Vitals
Spencer Tracy as John J. Macreedy, one-armed war veteran
Black Rock, California, Fall 1945
Film: Bad Day at Black Rock
Release Date: January 7, 1955
Director: John Sturges
WARNING! Spoilers ahead!
Background
Bad Day at Black Rock may have been one of the most requested movies I’ve been asked to write about, so when I saw that the Criterion Channel had added it to their streaming collection in December, I wasted no time in finally watching this swift and spectacular thriller that had been recommended by so many of you.
Based on Howard Breslin’s short story “Bad Time at Honda”, the account begins in the sprawling desert of eastern California, specifically the isolated berg of Black Rock, where no train has stopped in four years—the duration of American participation in World War II—until this particular day in late 1945, when the one-armed John J. Macreedy (Spencer Tracy) requests a stop.

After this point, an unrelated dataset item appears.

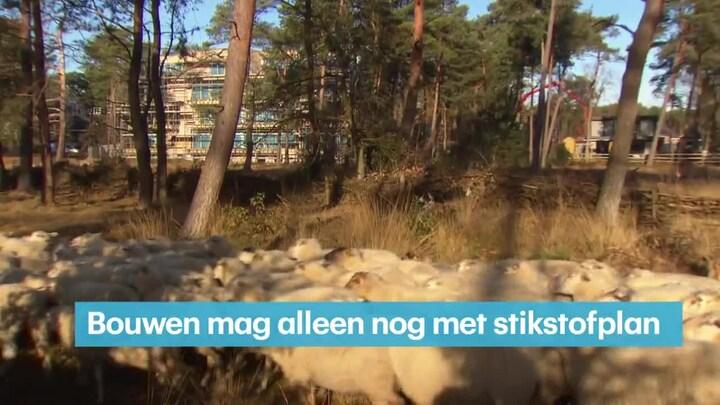RTL Z Nieuws 10:00 uur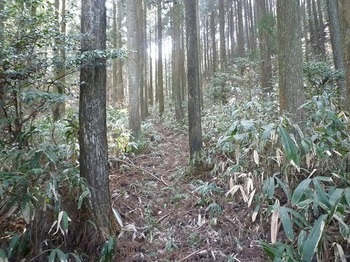 P1080644舞谷からのササ刈りされた山道(逆方向).JPG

Conductor: Man, they look woebegone and far away.
Macreedy: Oh, I’ll only be here 24 hours.
Conductor: In a place like this, it could be a lifetime.

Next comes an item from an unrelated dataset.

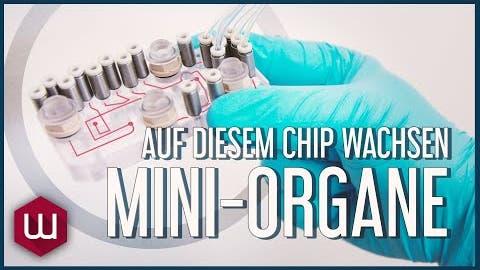 Auf diesem Chip wachsen Mini-Organe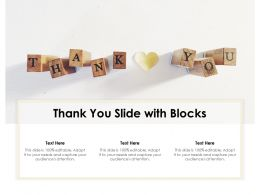 Thank You Slide With Blocks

Macreedy isn’t warmly accepted in this remote hamlet of less than a dozen structures, facing mysterious hostility from the new townspeople as he inquires about a nearby landmark called Adobe Flat. In contrast to the seething resentment and outright anger the townspeople exhibit toward this newcomer, the desert itself looks marvelous, beautifully photographed in CinemaScope by cinematographer William C. Mellor.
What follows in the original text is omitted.